> CONSIGNE: Reproduisez mot pour mot le passage de l'article sur la Tchétchénie compris entre « De guerre lasse » et « célèbre Ramzan Kadyrov. », ces deux bornes incluses.

> TEXTE FOURNI:
════════

De guerre lasse

Terrorisée et épuisée par les coups de boutoir des troupes russes, la population n’aspire plus qu’à la paix. Et préfère encore subir le joug de l’un des siens, le tristement célèbre Ramzan Kadyrov.

Publié le 27 février 2007 Lecture : 4 minutes.

« L’opération antiterroriste est achevée. » C’est du moins ce qu’a prétendu le ministre russe de la Défense, Sergueï Ivanov, avant de quitter son poste et d’être promu, le 15 février, premier vice-Premier ministre de Russie, à égalité avec Dmitri Medvedev, l’autre « favori » à la succession de Vladimir Poutine. Logique : à l’instar du chef de l’État, et dans la perspective de la présidentielle de mars 2008, Ivanov compte bien se prévaloir de son bilan en Tchétchénie. D’autant que, selon un sondage de septembre 2006, 54 % des Russes pensent que la situation s’améliore dans la petite république du Caucase.
Cet optimisme n’est pas sans fondement. Sur le plan militaire, les rebelles tchétchènes paraissent affaiblis. D’abord, leurs chefs emblématiques ont été liquidés, qu’il s’agisse de l’ex-président modéré Aslan Maskhadov, assassiné par les forces spéciales russes en mars 2005, ou du jusqu’au-boutiste Chamil Bassaïev, tué dans une explosion en juillet 2006. Ensuite, les boeïviki (« combattants tchétchènes ») manquent à l’évidence d’armes sophistiquées et ne sont plus capables de mener des actions d’envergure. Ils n’ont par exemple commis aucun attentat spectaculaire depuis la sanglante prise d’otages de l’école de Beslan (Ossétie du Sud), en septembre 2004. S’ils bénéficiaient du soutien d’une internationale fondamentaliste, comme le prétend Moscou (qui ne manque jamais une occasion de les qualifier de « wahhabites »), ils n’en seraient pas là
Sur le plan politique, enfin, la situation s’est stabilisée, là aussi par la force des choses. En perpétrant enlèvements, meurtres, actes de torture quotidiennement et à grande échelle, les troupes fédérales russes et leurs supplétifs locaux ont, depuis 1994, anéanti plus de 20 % de la population. Terrorisés, les survivants sont devenus indifférents au sort des rebelles et n’aspirent plus qu’à la paix. Leur pays est devenu un champ de ruines miné par la corruption et le racket, le taux de chômage dépasse 80 %, l’eau et l’électricité sont un luxe. Et si Human Rights Watch (HWR) ou l’ONG russe Memorial admettent que le nombre de tués et de personnes enlevées a diminué entre 2004 et 2005, ces organisations n’en qualifient pas moins la situation des droits de l’homme d’accablante. Dans son rapport de novembre 2006, HWR dénonçait notamment la persistance d’un recours « systématique » à la torture pour extorquer des aveux à de présumés « terroristes ».

════════

> DONNÉES ENREGISTRÉES:
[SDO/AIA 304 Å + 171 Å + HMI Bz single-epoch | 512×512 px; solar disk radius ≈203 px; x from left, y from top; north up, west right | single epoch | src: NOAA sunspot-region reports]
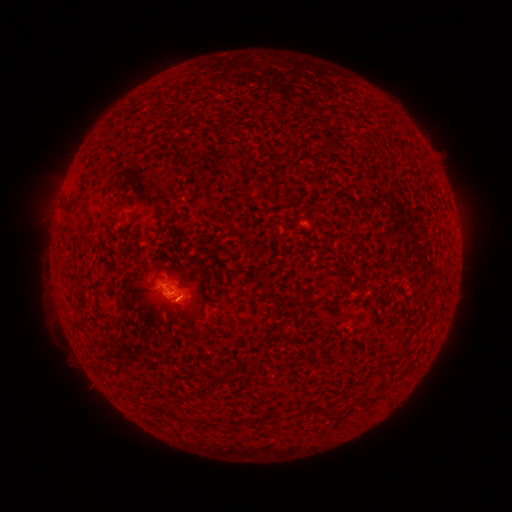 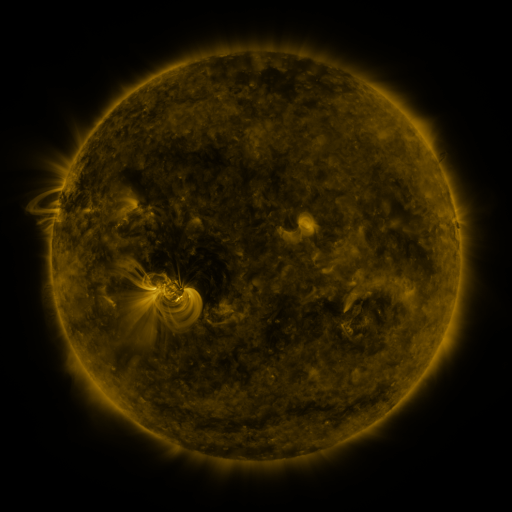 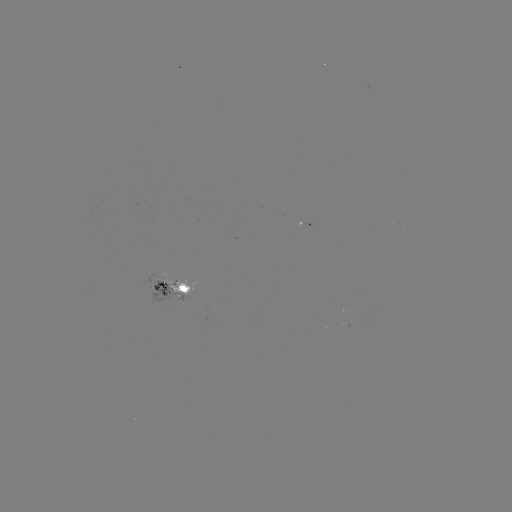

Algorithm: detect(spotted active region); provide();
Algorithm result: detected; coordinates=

════════

> RÉSULTAT:
De guerre lasse

Terrorisée et épuisée par les coups de boutoir des troupes russes, la population n’aspire plus qu’à la paix. Et préfère encore subir le joug de l’un des siens, le tristement célèbre Ramzan Kadyrov.